The algorithm uses a priority queue to store the vertices v∈V–S with an associated priority equal to the lowest weight of some edge (u,v) where u∈S. This carefully designed approach ensures the efficiency of the resulting implementation.

Solution
The C++ solution below relies on a binary heap to provide the implementation of the priority queue that is central to PRIM’S ALGORITHM. Ordinarily, using a binary heap would be inefficient because of the check in the main loop for whether a particular vertex is a member of the priority queue (an operation not supported by binary heaps). However, the algorithm ensures that vertices
are only removed from the priority queue as it processes, so we need only maintain a status array inQueue[] that is updated whenever a vertex is extracted from the priority queue.

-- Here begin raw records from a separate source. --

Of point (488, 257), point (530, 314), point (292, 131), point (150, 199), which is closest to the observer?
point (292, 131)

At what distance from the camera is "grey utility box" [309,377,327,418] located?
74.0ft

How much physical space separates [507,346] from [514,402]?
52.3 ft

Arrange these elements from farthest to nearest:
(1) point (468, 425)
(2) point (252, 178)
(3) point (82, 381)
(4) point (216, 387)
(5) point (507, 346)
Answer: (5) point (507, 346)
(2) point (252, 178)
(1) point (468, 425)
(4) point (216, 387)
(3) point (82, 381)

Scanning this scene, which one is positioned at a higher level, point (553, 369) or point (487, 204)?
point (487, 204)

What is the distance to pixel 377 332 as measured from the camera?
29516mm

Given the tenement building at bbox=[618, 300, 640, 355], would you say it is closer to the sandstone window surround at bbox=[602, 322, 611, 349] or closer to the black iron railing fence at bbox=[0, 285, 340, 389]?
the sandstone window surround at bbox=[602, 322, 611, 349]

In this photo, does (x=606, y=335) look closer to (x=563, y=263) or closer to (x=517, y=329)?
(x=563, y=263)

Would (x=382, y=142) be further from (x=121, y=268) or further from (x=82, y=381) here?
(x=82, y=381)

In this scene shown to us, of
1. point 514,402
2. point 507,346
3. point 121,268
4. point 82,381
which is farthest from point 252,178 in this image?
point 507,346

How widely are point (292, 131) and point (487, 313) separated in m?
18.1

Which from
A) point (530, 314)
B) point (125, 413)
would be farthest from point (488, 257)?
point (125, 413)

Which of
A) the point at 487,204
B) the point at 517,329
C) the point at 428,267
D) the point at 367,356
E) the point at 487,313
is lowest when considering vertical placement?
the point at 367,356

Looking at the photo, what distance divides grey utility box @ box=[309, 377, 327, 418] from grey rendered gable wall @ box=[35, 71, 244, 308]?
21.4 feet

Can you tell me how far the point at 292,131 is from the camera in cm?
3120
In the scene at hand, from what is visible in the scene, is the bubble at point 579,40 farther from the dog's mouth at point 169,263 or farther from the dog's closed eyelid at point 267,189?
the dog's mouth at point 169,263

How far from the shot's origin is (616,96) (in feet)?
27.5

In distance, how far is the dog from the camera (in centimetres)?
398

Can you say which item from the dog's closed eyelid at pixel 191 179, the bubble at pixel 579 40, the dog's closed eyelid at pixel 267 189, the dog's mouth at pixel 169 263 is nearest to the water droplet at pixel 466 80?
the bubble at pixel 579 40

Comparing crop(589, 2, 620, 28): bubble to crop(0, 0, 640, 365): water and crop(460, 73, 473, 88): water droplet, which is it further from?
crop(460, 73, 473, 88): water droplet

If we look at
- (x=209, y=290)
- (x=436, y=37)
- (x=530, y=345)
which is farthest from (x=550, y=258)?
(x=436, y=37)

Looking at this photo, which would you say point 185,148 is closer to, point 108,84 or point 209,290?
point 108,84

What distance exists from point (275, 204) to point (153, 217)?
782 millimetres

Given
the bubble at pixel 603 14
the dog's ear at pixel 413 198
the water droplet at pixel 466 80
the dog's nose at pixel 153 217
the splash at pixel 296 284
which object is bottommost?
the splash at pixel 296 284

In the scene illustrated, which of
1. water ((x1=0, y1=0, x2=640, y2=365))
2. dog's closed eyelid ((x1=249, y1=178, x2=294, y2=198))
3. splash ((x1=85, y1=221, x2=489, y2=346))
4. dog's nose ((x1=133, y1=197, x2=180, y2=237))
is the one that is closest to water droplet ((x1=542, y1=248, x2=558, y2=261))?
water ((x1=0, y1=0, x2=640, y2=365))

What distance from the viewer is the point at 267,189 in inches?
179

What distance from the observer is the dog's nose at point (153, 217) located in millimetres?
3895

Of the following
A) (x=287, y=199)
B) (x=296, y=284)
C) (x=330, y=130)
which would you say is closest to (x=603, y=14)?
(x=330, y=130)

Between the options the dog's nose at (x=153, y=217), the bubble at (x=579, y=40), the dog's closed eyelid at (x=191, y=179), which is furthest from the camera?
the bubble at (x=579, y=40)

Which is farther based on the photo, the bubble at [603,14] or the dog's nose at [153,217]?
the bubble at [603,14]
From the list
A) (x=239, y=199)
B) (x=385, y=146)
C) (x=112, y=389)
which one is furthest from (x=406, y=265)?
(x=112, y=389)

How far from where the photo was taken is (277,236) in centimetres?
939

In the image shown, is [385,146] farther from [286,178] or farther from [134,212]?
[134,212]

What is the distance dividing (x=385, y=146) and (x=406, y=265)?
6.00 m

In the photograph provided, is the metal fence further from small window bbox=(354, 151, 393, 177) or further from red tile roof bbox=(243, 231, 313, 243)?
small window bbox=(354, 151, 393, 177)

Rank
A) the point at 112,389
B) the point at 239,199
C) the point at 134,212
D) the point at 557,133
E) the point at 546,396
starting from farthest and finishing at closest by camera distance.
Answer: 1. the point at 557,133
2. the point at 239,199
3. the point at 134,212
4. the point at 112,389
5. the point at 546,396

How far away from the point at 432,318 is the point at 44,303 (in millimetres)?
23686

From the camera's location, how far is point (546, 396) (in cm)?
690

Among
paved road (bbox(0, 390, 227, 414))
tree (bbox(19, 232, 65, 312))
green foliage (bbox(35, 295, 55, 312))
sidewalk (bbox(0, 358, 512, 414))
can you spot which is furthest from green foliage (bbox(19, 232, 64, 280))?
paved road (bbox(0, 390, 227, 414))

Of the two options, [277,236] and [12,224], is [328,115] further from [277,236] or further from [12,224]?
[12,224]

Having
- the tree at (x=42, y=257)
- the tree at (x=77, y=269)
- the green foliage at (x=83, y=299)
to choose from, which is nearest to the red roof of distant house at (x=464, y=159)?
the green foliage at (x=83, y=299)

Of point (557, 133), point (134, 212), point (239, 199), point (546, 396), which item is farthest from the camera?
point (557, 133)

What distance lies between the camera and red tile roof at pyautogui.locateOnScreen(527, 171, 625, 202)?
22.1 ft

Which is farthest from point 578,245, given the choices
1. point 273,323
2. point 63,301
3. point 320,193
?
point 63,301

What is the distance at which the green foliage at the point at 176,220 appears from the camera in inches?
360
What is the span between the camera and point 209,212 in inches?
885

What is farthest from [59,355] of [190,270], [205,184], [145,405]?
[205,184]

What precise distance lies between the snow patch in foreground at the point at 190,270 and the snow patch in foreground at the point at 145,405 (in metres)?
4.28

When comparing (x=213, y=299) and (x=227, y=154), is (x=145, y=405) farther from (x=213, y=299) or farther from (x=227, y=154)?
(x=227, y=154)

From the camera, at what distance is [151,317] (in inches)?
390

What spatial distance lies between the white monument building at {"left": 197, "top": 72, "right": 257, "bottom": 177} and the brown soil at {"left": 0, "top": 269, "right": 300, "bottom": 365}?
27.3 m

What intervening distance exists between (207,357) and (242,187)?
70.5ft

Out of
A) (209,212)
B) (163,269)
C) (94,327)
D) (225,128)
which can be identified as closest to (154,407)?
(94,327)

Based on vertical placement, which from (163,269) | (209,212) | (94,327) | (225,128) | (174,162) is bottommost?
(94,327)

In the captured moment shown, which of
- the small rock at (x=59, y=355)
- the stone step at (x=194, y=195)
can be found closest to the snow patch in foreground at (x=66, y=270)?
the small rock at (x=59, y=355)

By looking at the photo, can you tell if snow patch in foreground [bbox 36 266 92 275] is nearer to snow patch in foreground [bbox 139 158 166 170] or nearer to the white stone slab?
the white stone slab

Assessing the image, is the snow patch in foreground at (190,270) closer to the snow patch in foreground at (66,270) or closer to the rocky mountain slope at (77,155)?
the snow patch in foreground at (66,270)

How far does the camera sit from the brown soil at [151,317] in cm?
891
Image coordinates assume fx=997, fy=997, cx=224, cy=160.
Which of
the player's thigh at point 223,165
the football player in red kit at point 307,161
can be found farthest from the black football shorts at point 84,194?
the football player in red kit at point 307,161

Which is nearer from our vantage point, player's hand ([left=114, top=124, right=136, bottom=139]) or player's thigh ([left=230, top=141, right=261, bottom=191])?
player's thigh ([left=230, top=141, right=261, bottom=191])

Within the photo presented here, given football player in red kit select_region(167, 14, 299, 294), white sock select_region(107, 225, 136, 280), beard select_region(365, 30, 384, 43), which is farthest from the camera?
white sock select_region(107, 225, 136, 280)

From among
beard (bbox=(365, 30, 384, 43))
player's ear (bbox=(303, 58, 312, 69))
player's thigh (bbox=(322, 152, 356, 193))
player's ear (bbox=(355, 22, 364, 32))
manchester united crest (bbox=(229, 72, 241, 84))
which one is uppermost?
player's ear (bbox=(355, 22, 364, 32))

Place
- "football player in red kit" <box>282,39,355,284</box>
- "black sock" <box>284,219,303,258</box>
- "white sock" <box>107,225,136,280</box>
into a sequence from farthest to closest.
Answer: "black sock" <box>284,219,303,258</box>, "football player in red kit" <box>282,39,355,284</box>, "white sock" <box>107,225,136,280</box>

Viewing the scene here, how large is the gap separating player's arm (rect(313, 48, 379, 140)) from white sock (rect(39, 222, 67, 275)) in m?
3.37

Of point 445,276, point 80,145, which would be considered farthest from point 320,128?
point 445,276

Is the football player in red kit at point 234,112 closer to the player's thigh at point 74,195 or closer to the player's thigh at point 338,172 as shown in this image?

In another implementation optimization, we maintain an external array key[] that records the current priority key for each vertex in the queue, which again eliminates the need to search the priority queue for a given vertex identifier.

/**
* Prim’s Algorithm implementation with binary heap
*
* Given undirected graph, compute MST starting from a randomly
* selected vertex. Encoding of MST is done using 'pred' entries.
*/

void mst_prim (Graph const &graph, vector &pred)
{
// initialize pred[] and key[] arrays. Start with arbitrary
// vertex s=0. Priority Queue PQ contains all v in G.
const int n = graph.numVertices( );
pred.assign(n, -1);
vector<int> key(n, numeric_limits<int>::max( ));
key[0] = 0;
BinaryHeap pq(n);
vector inQueue(n, true);

for (int v = 0; v < n; v++)
{
pq.insert(v, key[v]);
}

while (!pq.isEmpty( ))
{
int u = pq.smallest( );
inQueue[u] = false;

// Process all neighbors of u to find if any edge beats best distance

for (VertexList::const_iterator ci = graph.begin(u); ci != graph.end(u); ++ci)
{
int v = ci->first;

if (inQueue[v])
{
int w = ci->second;
if (w < key[v])
{
pred[v] = u;
key[v] = w;
pq.decreaseKey(v, w);
}
}
}
}
}

Consequences
For dense graphs, the priority queue can be implemented instead with a Fibonacci heap. This improves the performance to O(E+V*log V), a significant speedup over the binary heap implementation.

Analysis
The initialization phase of PRIM’S ALGORITHM inserts each vertex into the priority queue (implemented by a binary heap) for a total cost of O(V log V). The decreaseKey operation in PRIM’S ALGORITHM requires O(log q) performance, where q is the number of elements in the queue, which will always be less than |V|. It can be called at most 2*|E| times since each vertex is removed once from
the priority queue and each undirected edge in the graph is visited exactly twice. Thus the total performance is O((V+2*E)*log n) or O((V+E)*log V).